▶ Supplied material
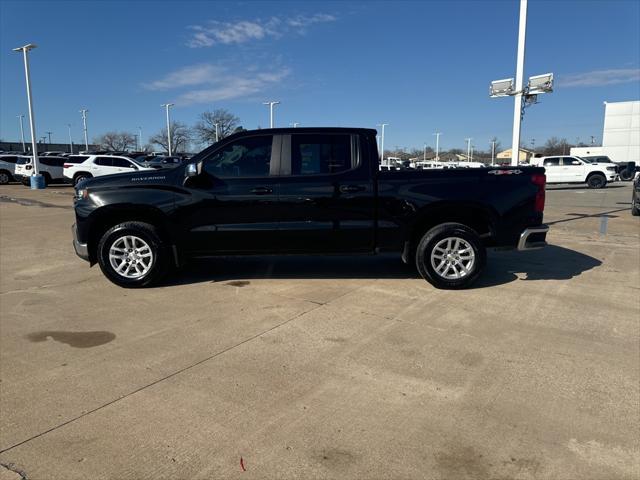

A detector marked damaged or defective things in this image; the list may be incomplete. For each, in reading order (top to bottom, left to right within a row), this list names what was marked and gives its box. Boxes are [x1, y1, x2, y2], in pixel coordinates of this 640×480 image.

pavement crack [0, 300, 324, 454]
pavement crack [0, 462, 28, 480]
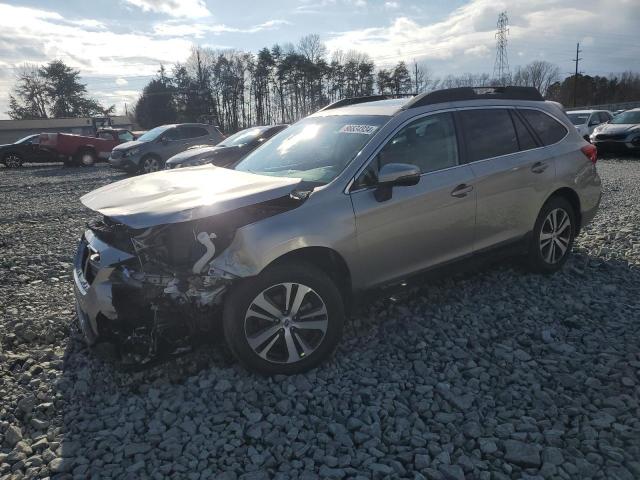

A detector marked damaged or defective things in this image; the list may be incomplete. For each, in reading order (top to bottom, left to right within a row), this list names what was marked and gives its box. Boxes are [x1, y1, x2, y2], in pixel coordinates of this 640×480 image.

crumpled hood [81, 164, 302, 228]
broken front bumper [72, 230, 135, 344]
damaged front end [71, 195, 302, 364]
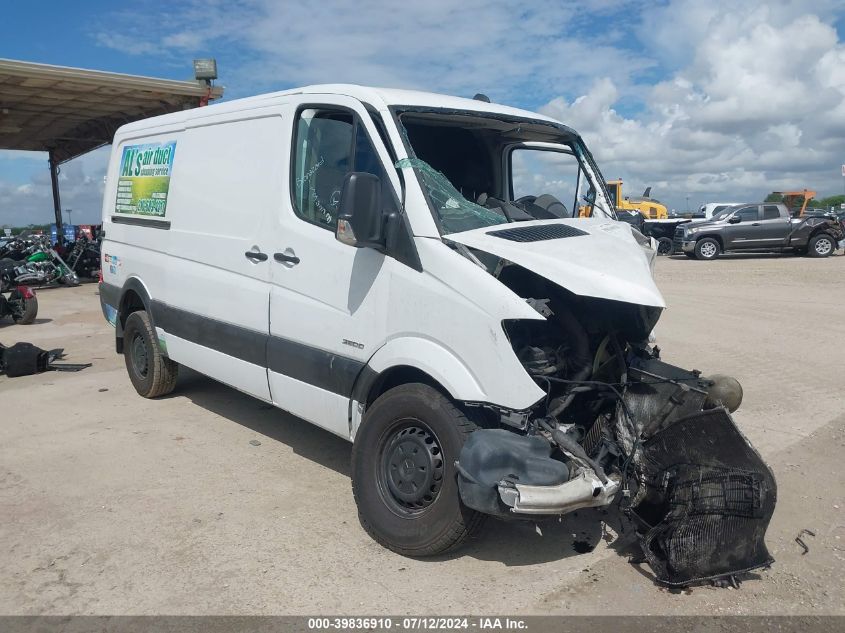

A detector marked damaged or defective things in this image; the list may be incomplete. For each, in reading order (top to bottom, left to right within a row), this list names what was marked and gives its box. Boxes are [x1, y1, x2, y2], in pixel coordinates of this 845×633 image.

shattered windshield [392, 157, 504, 235]
crumpled hood [442, 216, 664, 308]
damaged front end of van [446, 217, 776, 588]
detached bumper piece [628, 408, 776, 584]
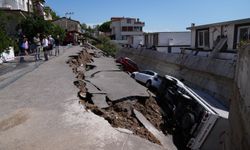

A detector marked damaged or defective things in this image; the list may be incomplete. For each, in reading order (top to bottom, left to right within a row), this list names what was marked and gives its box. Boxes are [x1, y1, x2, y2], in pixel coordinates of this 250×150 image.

broken concrete slab [87, 71, 148, 101]
broken concrete slab [133, 109, 178, 150]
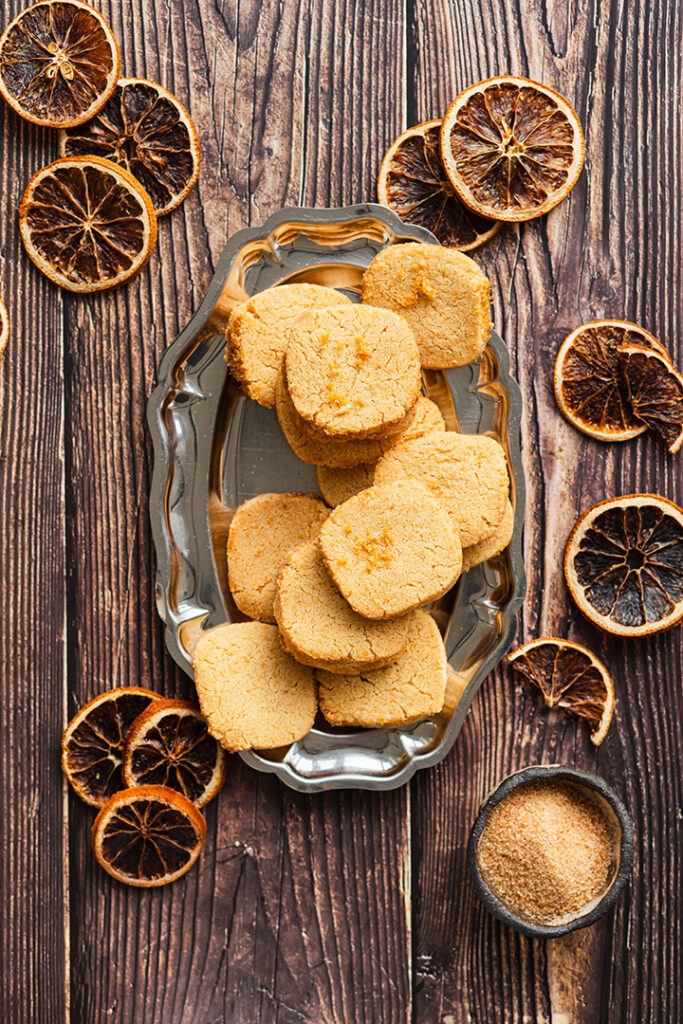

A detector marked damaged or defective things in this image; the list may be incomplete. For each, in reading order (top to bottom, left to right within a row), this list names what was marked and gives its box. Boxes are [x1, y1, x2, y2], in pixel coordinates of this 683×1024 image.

charred orange slice [0, 1, 120, 128]
charred orange slice [19, 155, 158, 292]
charred orange slice [59, 76, 200, 215]
charred orange slice [376, 119, 499, 251]
charred orange slice [440, 78, 585, 224]
charred orange slice [552, 319, 671, 440]
charred orange slice [618, 348, 683, 452]
charred orange slice [565, 493, 683, 634]
charred orange slice [61, 688, 157, 806]
charred orange slice [121, 696, 228, 806]
charred orange slice [507, 638, 614, 745]
charred orange slice [92, 786, 206, 884]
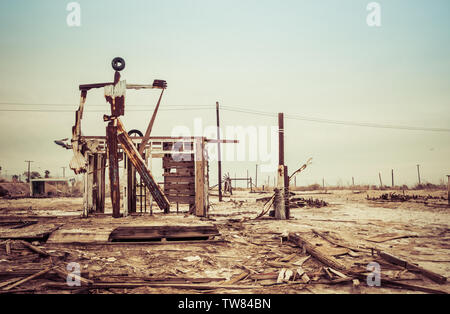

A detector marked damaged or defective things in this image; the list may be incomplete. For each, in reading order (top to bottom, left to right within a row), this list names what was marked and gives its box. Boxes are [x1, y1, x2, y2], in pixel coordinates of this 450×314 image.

rusted metal sheet [116, 118, 171, 213]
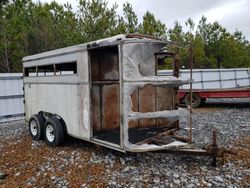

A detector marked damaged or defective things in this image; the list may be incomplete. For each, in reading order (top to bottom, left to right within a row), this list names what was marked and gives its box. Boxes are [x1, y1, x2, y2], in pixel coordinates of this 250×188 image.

burned horse trailer [22, 35, 231, 159]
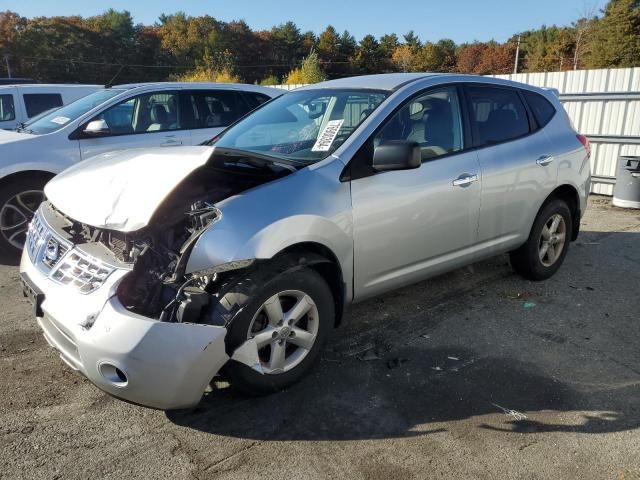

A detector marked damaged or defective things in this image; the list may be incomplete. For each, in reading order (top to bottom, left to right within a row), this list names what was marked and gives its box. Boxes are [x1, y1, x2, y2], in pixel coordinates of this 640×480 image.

crumpled hood [46, 146, 215, 231]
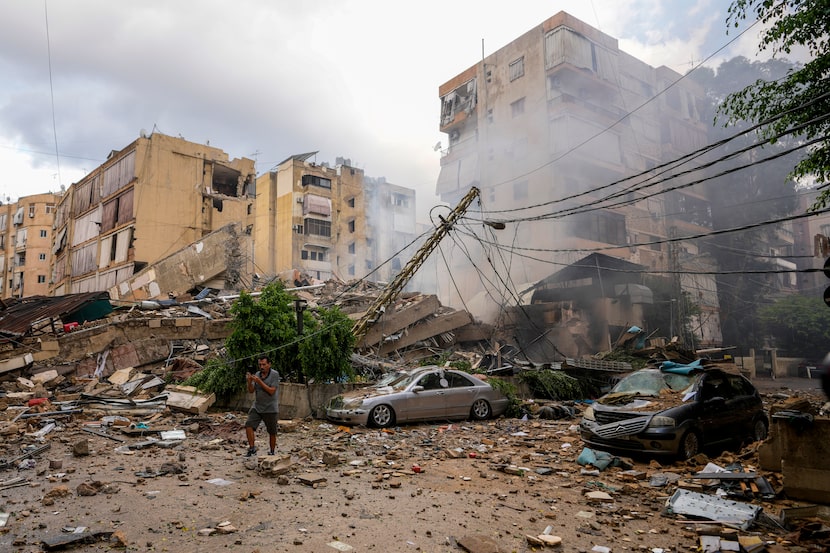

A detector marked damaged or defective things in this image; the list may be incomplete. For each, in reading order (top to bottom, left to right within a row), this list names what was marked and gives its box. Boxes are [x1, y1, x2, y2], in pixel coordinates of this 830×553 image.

broken window [508, 56, 528, 81]
damaged apartment building [48, 132, 256, 300]
broken window [306, 218, 332, 237]
damaged apartment building [438, 11, 724, 354]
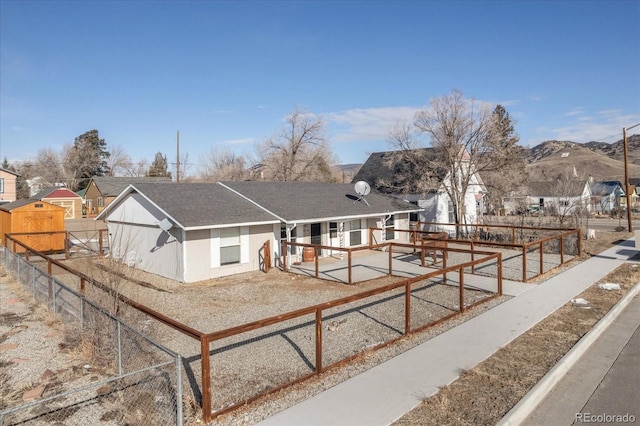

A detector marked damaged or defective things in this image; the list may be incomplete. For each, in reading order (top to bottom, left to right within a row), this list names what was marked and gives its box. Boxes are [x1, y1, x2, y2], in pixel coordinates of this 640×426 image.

rusty metal fence [0, 246, 185, 426]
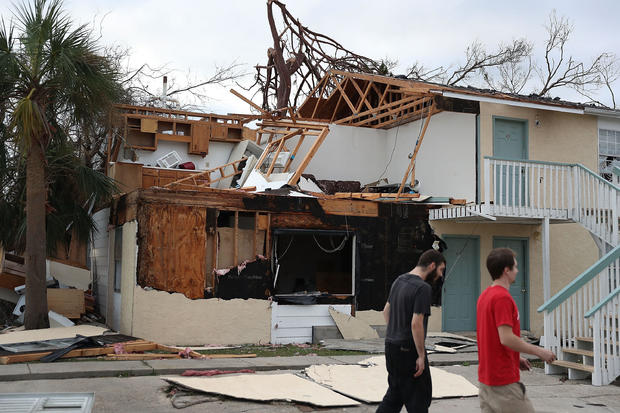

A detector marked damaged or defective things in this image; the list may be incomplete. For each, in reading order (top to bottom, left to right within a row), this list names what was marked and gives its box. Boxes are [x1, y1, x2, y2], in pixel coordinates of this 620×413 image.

broken window [274, 229, 356, 300]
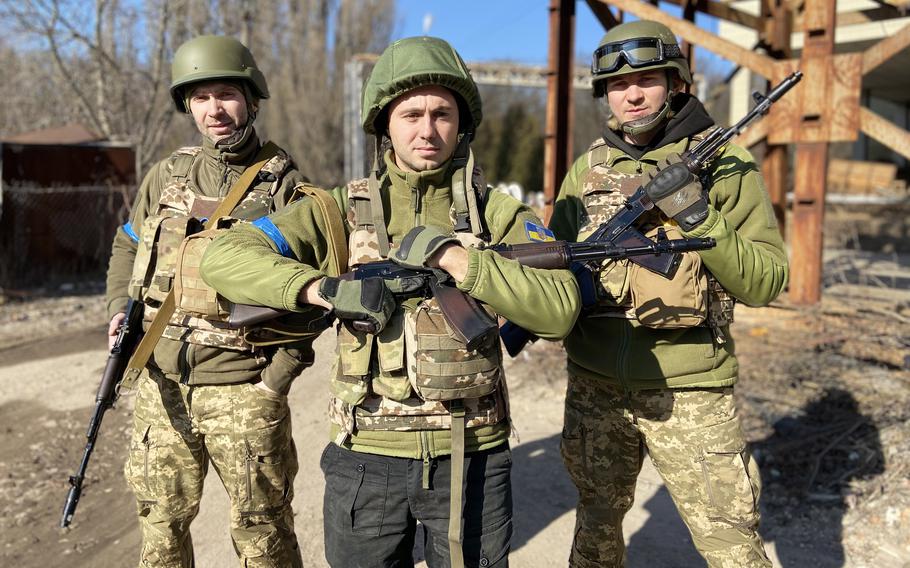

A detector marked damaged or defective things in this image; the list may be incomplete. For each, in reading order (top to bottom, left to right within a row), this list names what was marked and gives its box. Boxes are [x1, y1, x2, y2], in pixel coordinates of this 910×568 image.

rusty metal beam [588, 0, 624, 28]
rusty metal beam [596, 0, 780, 79]
rusty metal beam [864, 21, 910, 75]
rusty metal beam [544, 0, 572, 224]
rusty metal beam [788, 0, 836, 306]
rusty metal beam [864, 105, 910, 160]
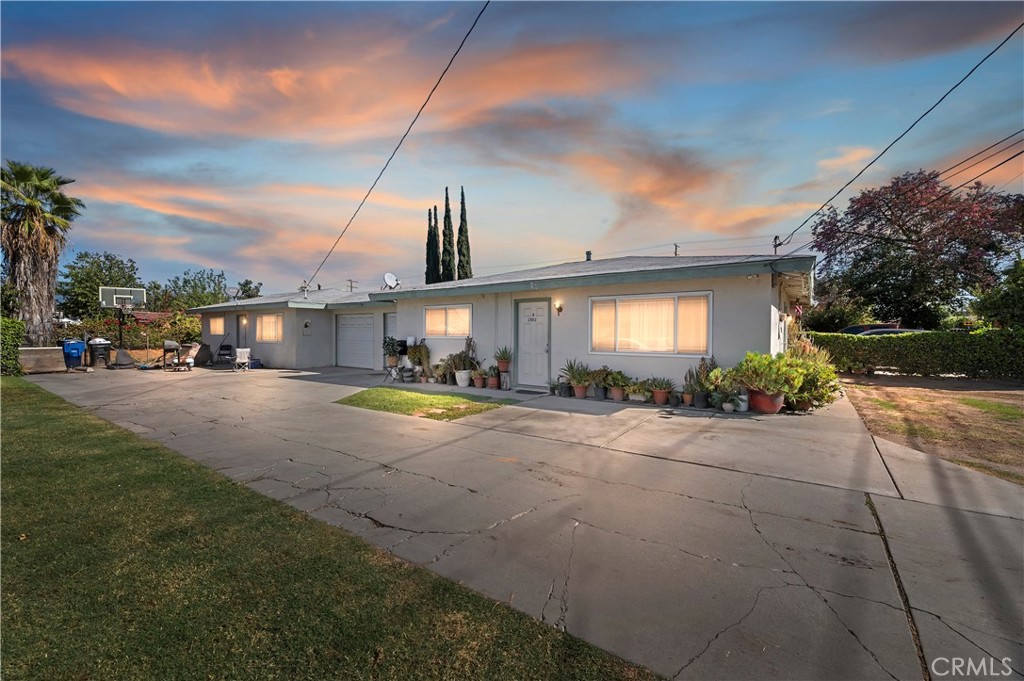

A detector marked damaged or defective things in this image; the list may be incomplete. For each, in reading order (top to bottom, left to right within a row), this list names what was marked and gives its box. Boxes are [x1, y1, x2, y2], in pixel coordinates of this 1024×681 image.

cracked concrete [28, 366, 1019, 679]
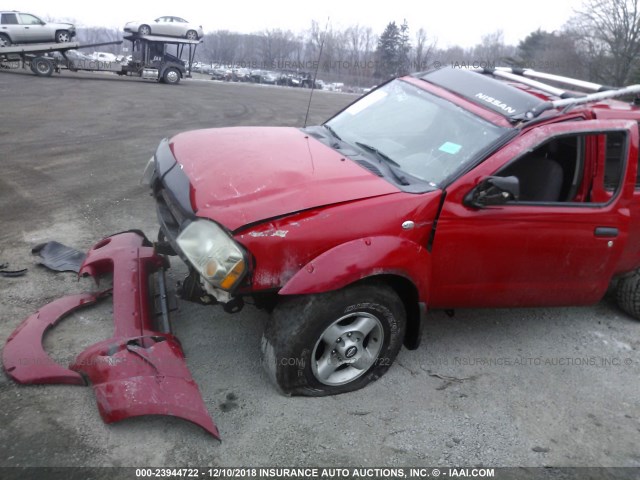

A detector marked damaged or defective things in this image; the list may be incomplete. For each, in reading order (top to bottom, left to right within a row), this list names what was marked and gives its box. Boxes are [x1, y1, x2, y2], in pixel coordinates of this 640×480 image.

detached front bumper cover [1, 232, 220, 438]
damaged front end [1, 232, 220, 438]
broken headlight [176, 219, 246, 290]
crumpled fender [278, 234, 430, 298]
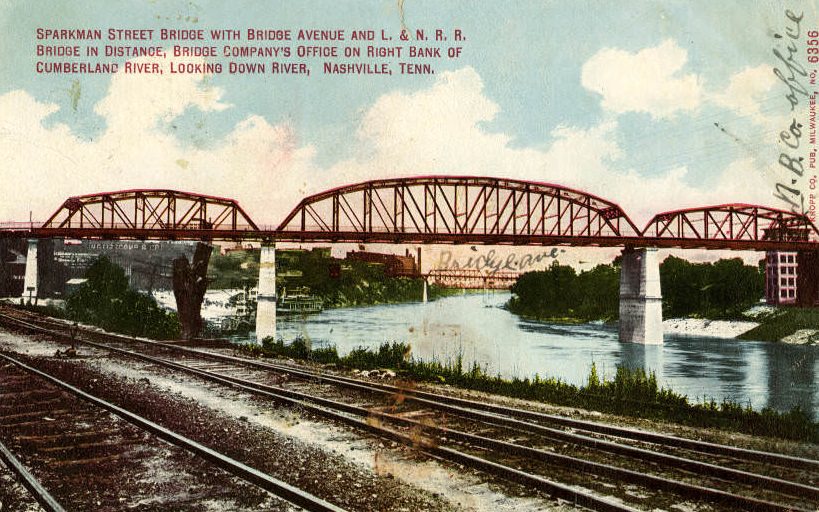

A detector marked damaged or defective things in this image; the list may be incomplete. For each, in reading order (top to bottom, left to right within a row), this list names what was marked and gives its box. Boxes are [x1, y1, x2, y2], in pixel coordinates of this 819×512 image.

rusty red bridge steelwork [1, 176, 819, 252]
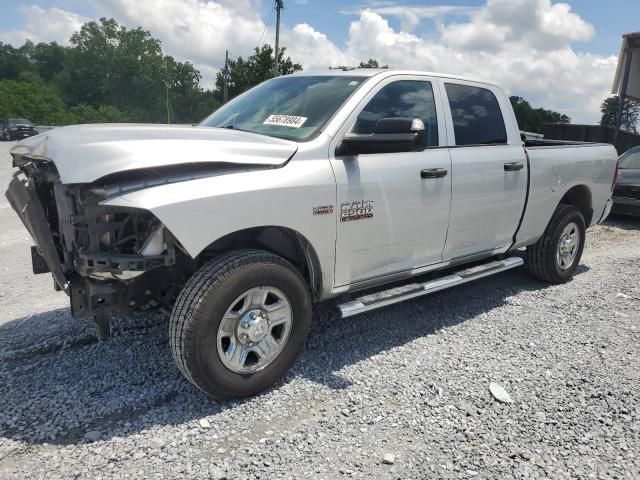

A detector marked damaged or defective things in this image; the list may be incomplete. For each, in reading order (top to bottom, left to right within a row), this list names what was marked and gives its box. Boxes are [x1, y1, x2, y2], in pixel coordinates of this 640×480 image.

crumpled hood [8, 124, 298, 184]
damaged front end [6, 155, 185, 318]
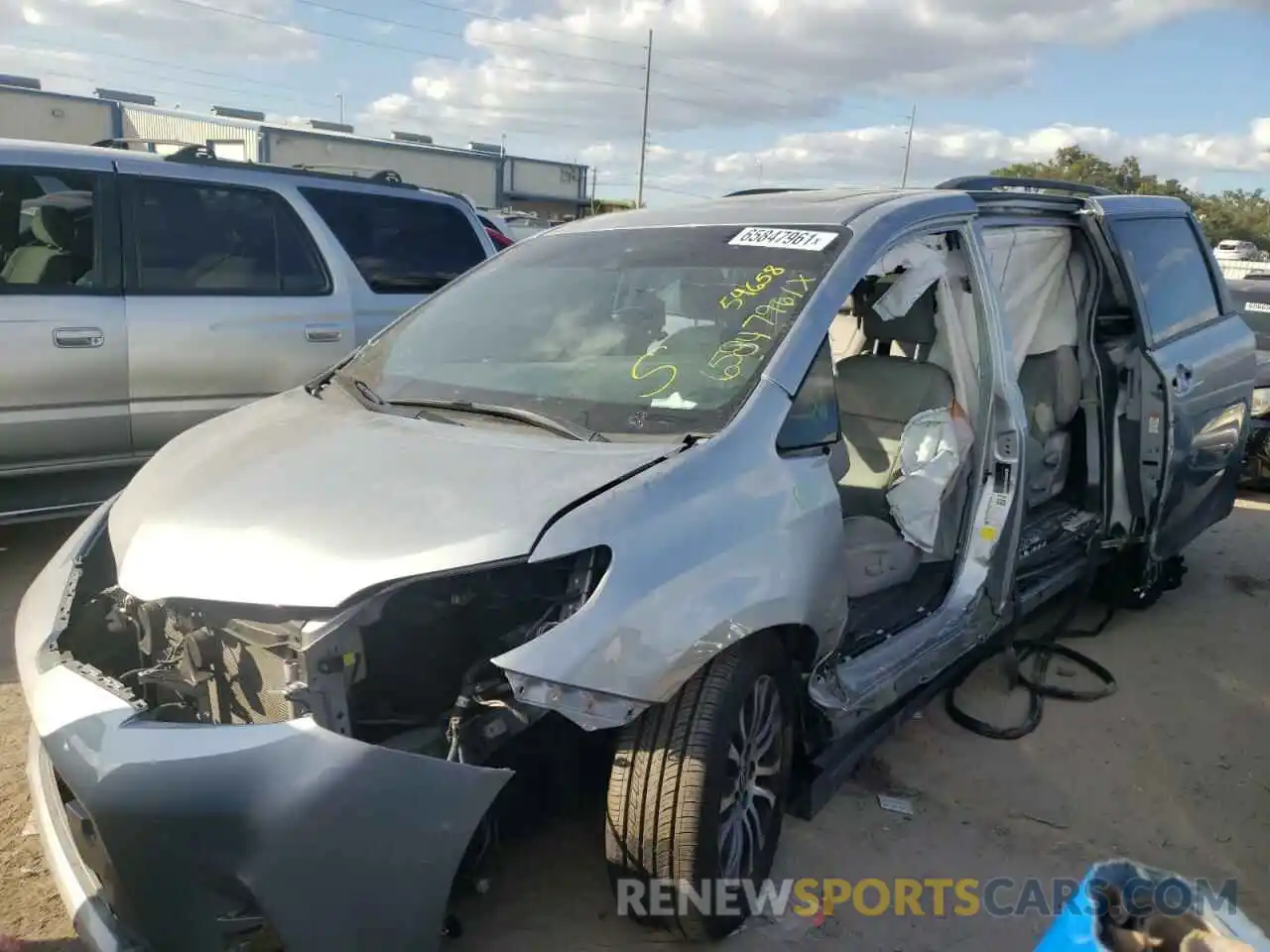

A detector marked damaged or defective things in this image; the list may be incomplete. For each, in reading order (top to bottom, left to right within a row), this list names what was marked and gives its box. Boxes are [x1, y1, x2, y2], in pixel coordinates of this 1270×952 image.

damaged hood [109, 389, 675, 607]
crumpled front bumper [17, 508, 512, 952]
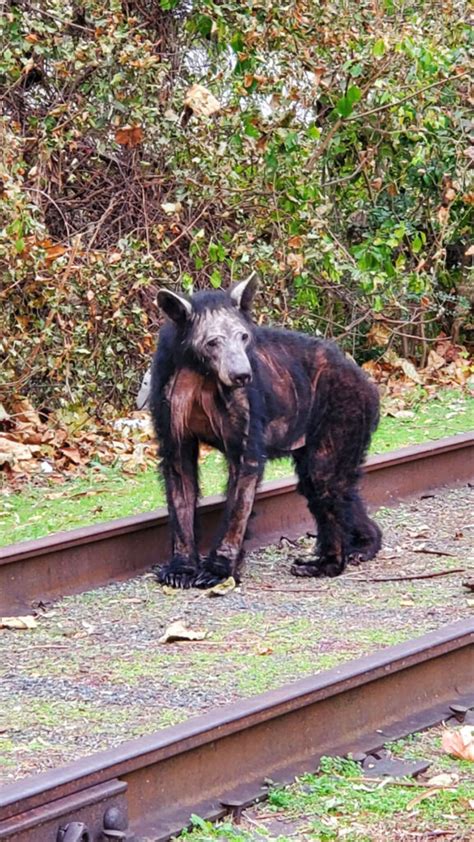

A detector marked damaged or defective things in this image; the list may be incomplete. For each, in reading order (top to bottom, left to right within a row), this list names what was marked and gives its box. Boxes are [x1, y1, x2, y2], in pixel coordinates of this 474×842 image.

rusty steel rail [0, 430, 474, 612]
rusty steel rail [0, 616, 472, 840]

▶ Your instructions
Please write out, word for word, each line from the one with "this 1270×952 image." to the last line of the data, keeping both ends and omitting pictures.

▶ Solution to this exercise
A detector marked damaged or defective things in this image; the list may be incomplete. For each, in reading order (top to bottom, left to right within a row), this list names what was marked and gives its box. Boxes are [x1, y1, x2, y2], in pixel coordinates of this 1270×952 image.

damaged hood [109, 389, 675, 607]
crumpled front bumper [17, 508, 512, 952]

A detector marked damaged or defective things in this image; the list may be incomplete. For each, in reading order (top to bottom, left to right within a row), this list names what was marked and gives its box. Boxes are [x1, y1, x2, y2], in pixel coordinates of this 474×842 image.

rusty steel rail [0, 430, 474, 612]
rusty steel rail [0, 616, 472, 840]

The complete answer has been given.